### EXERCISE
Please transcribe exactly the lines from the line holding "Braith Farmhouse Spindle" through the end of the data below, and skip any pictures.

### EXTRACTED RECORDS
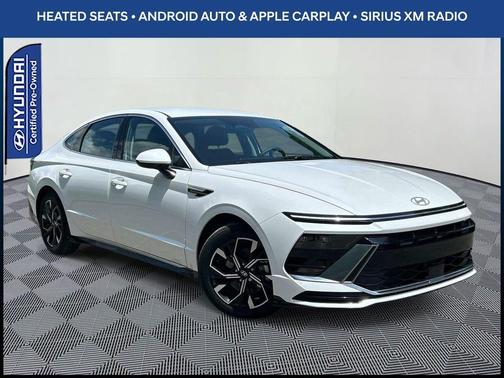White 2025 Hyundai SONATA SEL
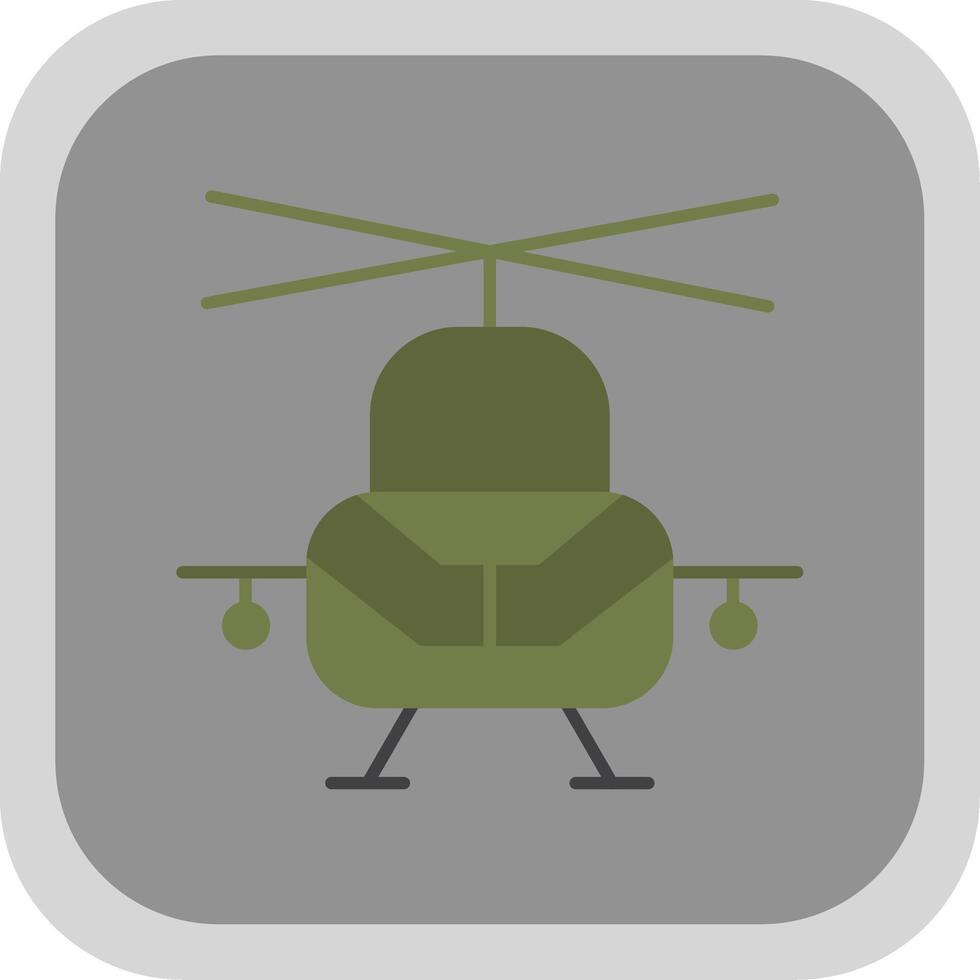 militares helicóptero plano volta canto ícone vetor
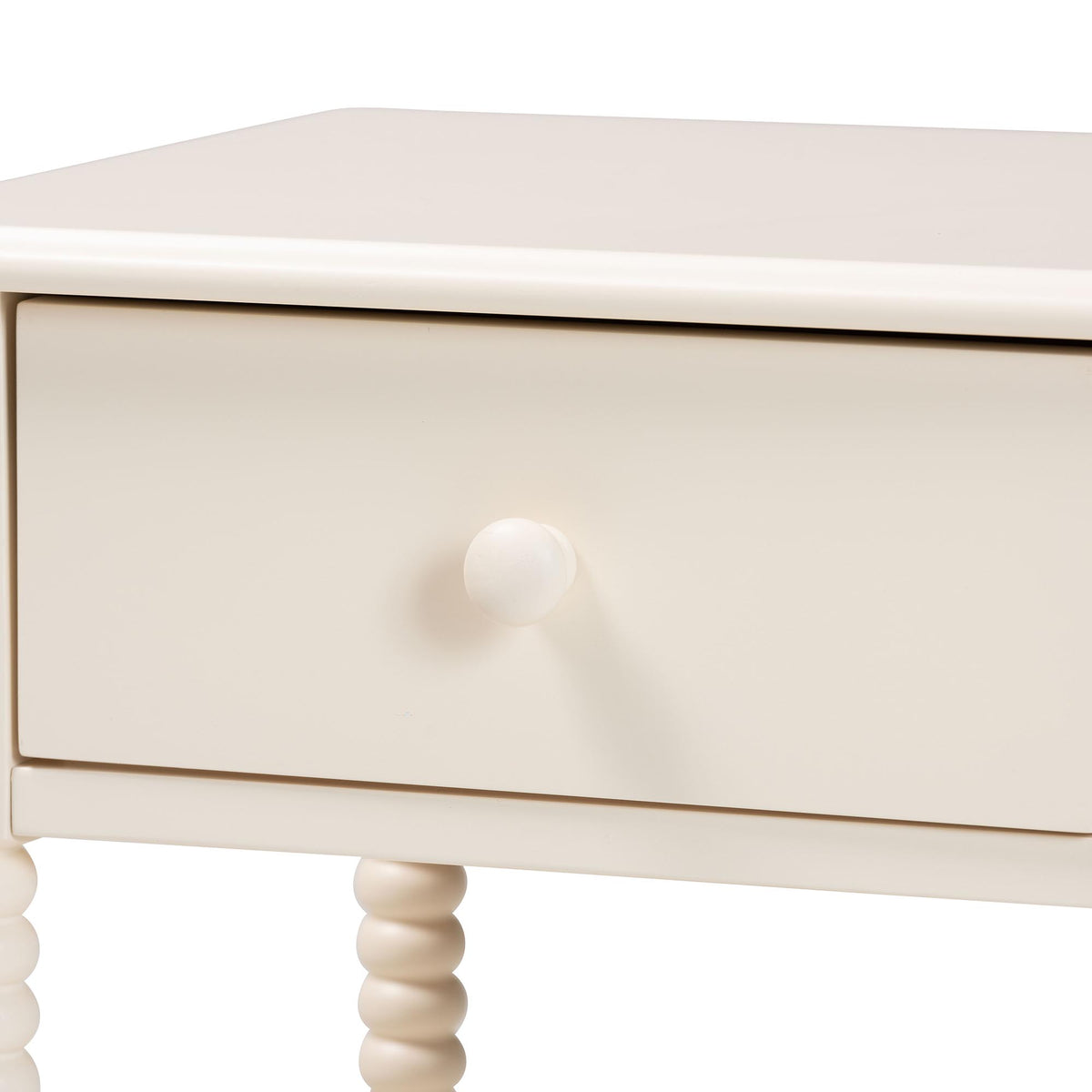 Braith Farmhouse Spindle Wood 1-Drawer Nightstand
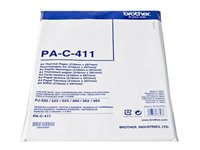 Brother - A4 (210 x 297 mm) 100 hoja(s) papel térmico - para PocketJet PJ-673, PJ-722, PJ-723, PJ-762, PJ-763, PJ-763MFi, PJ-773; PocketJet 6 PAC411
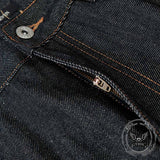 Pantaloni punk da uomo in cotone con stampa teschio patch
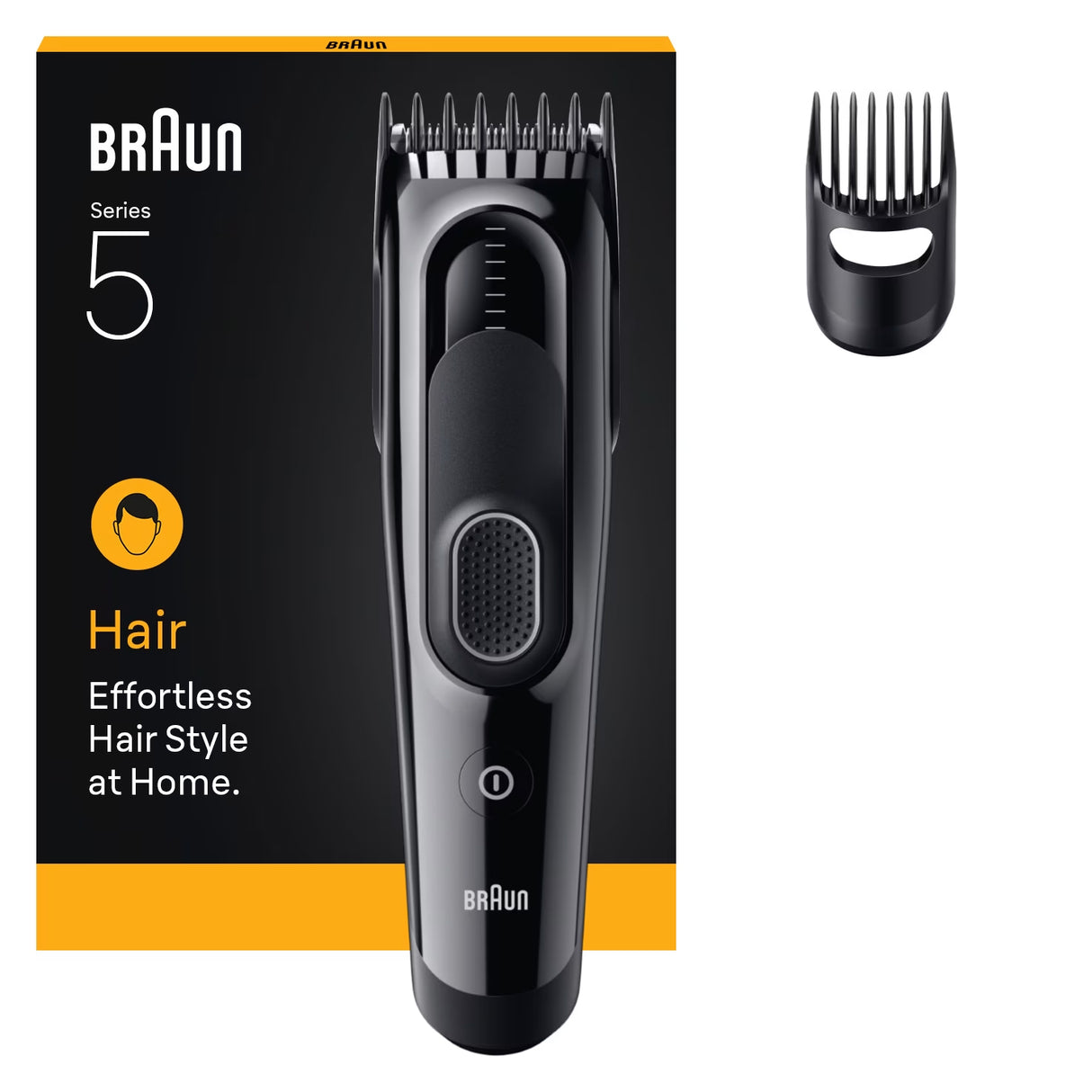 Tondeuse a cheveux - BRAUN - HC5510 - Sans fil - 50 min - 9 réglages - Noir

### WRITTEN REPLY
 Braith Farmhouse Spindle Wood 1-Drawer Nightstand
 Brother - A4 (210 x 297 mm) 100 hoja(s) papel térmico - para PocketJet PJ-673, PJ-722, PJ-723, PJ-762, PJ-763, PJ-763MFi, PJ-773; PocketJet 6 PAC411
 Pantaloni punk da uomo in cotone con stampa teschio patch
 Tondeuse a cheveux - BRAUN - HC5510 - Sans fil - 50 min - 9 réglages - Noir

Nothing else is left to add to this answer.